AutoZone, Inc. (NYSE:AZO) sells and distributes automotive replacement parts, maintenance items, and accessories for cars, SUVs, vans, and light trucks. Cramer mentioned the stock during the September 19 episode and said:

“Tuesday morning, we have AutoZone, AZO, reports, and I’ve been recommending this stock for two decades because no matter what happens, the company takes whatever cash it has on hand that’s spare and uses that money to buy back stock. It’s the most aggressive buyback in the New York Stock Exchange.
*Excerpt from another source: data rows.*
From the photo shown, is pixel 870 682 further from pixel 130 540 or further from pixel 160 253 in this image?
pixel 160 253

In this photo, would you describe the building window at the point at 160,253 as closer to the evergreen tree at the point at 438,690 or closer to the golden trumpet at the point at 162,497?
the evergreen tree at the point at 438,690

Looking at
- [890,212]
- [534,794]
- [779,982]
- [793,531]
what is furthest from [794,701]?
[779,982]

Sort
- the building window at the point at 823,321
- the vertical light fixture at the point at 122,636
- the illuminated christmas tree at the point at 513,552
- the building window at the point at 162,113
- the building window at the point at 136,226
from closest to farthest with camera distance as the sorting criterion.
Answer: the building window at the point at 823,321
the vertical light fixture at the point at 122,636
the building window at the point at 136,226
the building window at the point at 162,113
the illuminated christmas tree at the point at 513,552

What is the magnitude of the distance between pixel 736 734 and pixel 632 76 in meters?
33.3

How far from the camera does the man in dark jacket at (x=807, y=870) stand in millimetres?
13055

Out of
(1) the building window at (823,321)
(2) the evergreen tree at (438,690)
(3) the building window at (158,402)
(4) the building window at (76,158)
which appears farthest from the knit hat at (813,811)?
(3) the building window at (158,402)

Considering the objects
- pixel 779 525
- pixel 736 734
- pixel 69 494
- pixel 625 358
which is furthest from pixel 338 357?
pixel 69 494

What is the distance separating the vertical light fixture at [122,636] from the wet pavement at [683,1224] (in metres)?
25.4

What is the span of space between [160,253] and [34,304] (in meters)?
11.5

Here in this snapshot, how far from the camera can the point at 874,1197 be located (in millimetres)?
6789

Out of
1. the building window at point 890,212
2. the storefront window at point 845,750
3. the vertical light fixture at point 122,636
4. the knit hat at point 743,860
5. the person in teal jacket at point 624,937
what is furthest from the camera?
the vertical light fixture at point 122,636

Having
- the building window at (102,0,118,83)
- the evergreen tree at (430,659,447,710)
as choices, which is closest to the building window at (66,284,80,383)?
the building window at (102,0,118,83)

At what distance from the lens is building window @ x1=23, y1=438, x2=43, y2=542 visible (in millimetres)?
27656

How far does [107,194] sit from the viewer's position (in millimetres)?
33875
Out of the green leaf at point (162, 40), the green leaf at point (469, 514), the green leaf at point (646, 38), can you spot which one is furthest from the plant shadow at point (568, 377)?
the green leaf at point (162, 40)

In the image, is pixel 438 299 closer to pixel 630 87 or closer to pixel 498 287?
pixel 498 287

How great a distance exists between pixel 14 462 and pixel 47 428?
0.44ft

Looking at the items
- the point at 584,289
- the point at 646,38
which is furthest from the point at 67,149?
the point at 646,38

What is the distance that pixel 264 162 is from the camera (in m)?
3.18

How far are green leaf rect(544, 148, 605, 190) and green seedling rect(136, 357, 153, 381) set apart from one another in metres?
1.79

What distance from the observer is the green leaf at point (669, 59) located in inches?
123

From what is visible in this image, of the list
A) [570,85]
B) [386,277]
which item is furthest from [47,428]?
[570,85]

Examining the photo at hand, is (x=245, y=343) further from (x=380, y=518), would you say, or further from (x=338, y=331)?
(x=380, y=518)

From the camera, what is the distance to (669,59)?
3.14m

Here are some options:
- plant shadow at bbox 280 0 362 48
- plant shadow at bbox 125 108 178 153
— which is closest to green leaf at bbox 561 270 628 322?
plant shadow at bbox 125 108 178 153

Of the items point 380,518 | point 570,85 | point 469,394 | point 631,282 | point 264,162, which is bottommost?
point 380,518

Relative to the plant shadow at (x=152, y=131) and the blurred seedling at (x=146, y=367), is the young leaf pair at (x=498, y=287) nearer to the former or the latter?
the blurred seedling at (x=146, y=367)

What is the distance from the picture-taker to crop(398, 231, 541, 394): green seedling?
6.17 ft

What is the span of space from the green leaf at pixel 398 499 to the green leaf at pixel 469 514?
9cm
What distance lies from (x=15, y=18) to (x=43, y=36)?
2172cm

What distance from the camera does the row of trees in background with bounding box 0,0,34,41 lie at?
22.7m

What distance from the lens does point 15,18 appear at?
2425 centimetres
Plus, the average car on the road in this country is getting real old. New ones cost a lot of money after tariffs, too much money. If you want to repair or maintain your old car yourself, it’s easier than ever because the instructions are all on YouTube. Even I, you know, 5, 10, 17 thumbs, I figure out stuff on YouTube and the parts, you can buy them at AutoZone.”

9. HCA Healthcare, Inc. (NYSE:HCA)

Number of Hedge Fund Holders: 73

HCA Healthcare, Inc. (NYSE:HCA) is one of the stocks Jim Cramer was bullish on due to share buyback activity. Cramer noted that the company significantly reduced its share count, as he remarked:

“Ninth, there’s HCA Healthcare. I’ve said I’ve liked this many times. It operates a network of 190 hospitals along with roughly 2,400 ambulatory care sites, and that’s not even counting the British business. HCA has shrunk its share count by 44% since the end of 2015. I’ve pushed the stock hard in recent years, and it just keeps climbing higher. HCA hit new all-time highs last month, but since then, it’s pulled back nearly 50 bucks on really no particular reason. I think it’s a terrific one to buy.”

HCA Healthcare, Inc. (NYSE:HCA) runs hospitals that provide inpatient, emergency, surgical, diagnostic, and intensive care services. In addition, the company operates outpatient and behavioral health facilities and physician practices. L1 Capital stated the following regarding HCA Healthcare, Inc. (NYSE:HCA) in its third quarter 2025 investor letter:

“We continued to trim our investment in HCA Healthcare, Inc. (NYSE:HCA) the leader in for-profit hospital and outpatient services in the U.S. after strong share price appreciation. While we continue to retain an investment in the company, it is no longer a top 10 Fund holding. At times the market has taken an overly pessimistic view of potential regulatory developments affecting HCA, causing the share price to fall to attractive levels. We have used these windows of opportunity to materially increase our HCA investment in the past. Today, expectations for operating conditions are much more balanced, the HCA share price has increased materially, and our assessment of risk adjusted return potential from the current share price is less favourable.”